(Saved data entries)
● ● ● ● ●

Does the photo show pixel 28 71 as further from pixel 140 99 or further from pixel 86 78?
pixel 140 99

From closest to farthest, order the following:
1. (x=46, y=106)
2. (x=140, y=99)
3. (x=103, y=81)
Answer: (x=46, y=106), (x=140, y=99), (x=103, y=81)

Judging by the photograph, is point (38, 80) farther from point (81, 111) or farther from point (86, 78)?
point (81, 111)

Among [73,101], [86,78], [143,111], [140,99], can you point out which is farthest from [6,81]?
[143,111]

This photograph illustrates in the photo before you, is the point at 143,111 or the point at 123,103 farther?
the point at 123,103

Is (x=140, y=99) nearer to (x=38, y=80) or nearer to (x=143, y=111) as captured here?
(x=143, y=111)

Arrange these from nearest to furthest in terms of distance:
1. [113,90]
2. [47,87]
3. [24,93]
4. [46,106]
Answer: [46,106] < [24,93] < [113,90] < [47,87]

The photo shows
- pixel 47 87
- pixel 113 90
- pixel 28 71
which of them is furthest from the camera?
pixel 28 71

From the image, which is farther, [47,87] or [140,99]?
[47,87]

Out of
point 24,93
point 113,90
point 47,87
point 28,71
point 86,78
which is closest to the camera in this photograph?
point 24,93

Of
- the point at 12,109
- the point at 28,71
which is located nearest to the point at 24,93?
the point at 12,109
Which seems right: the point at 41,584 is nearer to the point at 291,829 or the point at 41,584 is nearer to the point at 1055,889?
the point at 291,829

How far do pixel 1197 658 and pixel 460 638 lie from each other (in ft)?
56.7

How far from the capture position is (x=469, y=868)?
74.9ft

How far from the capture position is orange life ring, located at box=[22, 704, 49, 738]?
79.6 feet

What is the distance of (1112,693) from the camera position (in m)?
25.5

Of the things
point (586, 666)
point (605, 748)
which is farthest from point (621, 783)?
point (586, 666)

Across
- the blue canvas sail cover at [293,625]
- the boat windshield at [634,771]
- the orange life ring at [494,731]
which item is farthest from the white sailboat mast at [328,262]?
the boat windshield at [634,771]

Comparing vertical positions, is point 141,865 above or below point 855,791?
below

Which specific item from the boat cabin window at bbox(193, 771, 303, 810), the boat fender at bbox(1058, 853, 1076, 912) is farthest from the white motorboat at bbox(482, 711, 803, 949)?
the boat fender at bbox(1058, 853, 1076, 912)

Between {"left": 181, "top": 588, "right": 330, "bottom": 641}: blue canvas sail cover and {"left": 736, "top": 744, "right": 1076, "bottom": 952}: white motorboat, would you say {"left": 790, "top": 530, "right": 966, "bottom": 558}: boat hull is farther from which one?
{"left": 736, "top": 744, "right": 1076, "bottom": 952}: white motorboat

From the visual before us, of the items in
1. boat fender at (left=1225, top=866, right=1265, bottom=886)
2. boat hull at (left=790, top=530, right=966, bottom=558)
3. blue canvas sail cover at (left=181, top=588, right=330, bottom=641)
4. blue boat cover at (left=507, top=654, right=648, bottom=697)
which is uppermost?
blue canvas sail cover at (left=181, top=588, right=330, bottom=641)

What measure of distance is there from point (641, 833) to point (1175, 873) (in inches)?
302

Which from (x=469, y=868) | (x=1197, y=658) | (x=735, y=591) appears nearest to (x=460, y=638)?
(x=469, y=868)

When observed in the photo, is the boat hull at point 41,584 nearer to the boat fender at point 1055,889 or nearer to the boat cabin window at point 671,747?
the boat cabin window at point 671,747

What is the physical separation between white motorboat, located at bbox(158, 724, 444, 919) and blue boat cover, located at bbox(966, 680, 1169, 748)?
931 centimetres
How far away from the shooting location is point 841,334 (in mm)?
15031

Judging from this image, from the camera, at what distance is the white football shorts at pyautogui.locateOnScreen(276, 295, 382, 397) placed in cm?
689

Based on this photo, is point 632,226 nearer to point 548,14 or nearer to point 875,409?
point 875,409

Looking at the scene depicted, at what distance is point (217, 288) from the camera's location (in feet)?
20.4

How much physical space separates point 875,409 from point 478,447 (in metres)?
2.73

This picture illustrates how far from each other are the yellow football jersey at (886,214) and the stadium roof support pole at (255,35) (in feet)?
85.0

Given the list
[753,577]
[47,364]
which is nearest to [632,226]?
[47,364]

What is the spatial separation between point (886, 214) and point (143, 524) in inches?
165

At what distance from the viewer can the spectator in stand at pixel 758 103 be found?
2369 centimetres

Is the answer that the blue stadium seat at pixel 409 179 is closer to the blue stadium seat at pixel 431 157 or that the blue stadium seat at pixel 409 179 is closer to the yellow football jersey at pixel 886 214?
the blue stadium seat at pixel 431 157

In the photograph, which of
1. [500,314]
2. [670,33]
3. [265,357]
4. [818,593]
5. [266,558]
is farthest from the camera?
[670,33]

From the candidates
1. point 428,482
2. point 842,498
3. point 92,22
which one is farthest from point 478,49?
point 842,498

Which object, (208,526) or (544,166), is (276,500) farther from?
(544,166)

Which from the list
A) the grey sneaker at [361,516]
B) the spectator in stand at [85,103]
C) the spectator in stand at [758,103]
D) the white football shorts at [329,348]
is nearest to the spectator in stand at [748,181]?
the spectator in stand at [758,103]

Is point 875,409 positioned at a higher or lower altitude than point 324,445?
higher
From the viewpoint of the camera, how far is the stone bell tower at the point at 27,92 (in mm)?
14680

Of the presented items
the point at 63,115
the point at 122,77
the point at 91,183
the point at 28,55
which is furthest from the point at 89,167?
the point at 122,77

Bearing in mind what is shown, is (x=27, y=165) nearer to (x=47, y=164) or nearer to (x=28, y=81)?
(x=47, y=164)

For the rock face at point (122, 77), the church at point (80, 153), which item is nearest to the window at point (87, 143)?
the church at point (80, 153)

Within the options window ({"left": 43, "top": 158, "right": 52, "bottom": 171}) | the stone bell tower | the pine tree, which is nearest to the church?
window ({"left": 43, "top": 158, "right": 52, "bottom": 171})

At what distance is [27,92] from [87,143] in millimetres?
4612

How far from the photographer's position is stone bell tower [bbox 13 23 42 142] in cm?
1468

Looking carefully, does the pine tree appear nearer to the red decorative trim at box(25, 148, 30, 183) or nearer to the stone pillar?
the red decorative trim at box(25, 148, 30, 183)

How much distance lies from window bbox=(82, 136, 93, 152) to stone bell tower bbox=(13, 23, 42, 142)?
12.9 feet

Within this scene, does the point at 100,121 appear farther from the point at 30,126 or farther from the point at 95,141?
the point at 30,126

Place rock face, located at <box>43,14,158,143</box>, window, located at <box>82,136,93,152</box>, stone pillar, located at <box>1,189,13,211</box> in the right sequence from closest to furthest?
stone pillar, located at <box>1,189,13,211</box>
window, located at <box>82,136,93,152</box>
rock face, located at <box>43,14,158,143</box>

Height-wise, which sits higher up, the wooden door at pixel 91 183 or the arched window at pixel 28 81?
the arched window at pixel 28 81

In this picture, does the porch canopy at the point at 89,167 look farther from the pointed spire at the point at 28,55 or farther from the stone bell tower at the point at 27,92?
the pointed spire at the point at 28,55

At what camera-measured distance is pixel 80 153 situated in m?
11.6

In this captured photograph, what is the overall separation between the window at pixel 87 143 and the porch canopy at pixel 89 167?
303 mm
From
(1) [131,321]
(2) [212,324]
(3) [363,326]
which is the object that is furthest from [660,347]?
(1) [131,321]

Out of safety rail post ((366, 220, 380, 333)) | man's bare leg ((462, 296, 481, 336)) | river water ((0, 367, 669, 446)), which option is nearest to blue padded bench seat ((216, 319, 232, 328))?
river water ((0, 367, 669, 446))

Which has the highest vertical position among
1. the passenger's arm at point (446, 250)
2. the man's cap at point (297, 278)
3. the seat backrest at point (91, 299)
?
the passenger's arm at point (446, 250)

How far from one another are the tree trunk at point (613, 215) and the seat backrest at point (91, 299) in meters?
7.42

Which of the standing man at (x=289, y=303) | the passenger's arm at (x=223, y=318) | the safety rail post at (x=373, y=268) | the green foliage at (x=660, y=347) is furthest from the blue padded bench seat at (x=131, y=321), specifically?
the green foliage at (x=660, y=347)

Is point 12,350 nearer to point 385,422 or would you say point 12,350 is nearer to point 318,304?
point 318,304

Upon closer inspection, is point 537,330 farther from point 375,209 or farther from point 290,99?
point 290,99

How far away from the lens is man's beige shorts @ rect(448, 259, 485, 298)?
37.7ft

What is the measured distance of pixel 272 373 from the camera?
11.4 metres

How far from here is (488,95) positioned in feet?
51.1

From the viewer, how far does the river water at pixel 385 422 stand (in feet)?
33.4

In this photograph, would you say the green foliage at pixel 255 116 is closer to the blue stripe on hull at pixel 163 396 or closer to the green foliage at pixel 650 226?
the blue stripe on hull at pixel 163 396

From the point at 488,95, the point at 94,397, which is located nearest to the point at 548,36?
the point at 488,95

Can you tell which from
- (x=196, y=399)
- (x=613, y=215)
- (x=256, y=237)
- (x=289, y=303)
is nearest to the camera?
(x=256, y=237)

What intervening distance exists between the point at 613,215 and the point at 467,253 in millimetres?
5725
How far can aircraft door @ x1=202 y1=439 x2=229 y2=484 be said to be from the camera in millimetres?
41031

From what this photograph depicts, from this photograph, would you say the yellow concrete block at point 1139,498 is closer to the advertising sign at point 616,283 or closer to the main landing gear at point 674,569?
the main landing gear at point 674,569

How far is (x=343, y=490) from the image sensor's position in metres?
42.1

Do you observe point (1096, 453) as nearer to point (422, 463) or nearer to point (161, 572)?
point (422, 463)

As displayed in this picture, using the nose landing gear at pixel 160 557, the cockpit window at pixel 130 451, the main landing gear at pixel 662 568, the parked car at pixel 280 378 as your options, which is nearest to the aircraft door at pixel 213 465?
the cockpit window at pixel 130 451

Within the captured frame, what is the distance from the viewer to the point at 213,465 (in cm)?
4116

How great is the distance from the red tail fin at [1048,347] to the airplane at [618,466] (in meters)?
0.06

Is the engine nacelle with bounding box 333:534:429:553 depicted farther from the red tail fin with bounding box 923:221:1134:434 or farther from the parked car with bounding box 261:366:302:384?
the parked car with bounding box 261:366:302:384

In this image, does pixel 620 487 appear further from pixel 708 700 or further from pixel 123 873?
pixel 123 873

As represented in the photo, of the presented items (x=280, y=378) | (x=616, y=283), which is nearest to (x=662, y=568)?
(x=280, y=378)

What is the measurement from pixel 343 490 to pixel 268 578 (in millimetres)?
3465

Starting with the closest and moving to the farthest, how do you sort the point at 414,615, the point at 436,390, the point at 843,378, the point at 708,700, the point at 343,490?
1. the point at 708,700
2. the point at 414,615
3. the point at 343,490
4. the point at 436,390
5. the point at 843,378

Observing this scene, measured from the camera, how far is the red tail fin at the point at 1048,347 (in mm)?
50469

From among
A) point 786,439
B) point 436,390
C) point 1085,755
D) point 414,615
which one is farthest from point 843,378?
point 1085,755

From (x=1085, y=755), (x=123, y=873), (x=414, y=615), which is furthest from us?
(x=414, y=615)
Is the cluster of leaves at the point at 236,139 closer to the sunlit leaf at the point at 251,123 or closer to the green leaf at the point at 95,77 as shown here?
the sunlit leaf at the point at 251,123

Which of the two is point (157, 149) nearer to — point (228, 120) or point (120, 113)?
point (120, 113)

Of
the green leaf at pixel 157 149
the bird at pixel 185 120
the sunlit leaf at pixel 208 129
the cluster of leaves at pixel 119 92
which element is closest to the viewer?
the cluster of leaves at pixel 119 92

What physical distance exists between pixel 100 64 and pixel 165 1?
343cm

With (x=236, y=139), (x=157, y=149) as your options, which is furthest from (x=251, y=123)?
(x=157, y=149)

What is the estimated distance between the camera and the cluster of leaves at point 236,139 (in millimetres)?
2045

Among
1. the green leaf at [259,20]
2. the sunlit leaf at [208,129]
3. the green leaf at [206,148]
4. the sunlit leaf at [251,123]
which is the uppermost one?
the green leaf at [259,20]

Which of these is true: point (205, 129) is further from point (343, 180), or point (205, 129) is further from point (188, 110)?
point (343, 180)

● ● ● ● ●

Work to do
Repeat exactly, and only, the lines from the one containing "What physical distance" through the end of the material.

Task result
What physical distance exists between pixel 100 64 and pixel 165 1?
343cm

With (x=236, y=139), (x=157, y=149) as your options, which is furthest from (x=251, y=123)?
(x=157, y=149)

What is the estimated distance between the camera and the cluster of leaves at point 236,139 (in millimetres)?
2045

Among
1. the green leaf at [259,20]
2. the sunlit leaf at [208,129]
3. the green leaf at [206,148]
4. the sunlit leaf at [251,123]
which is the uppermost one?
the green leaf at [259,20]

Which of these is true: point (205, 129) is further from point (343, 180), or point (205, 129) is further from point (188, 110)?
point (343, 180)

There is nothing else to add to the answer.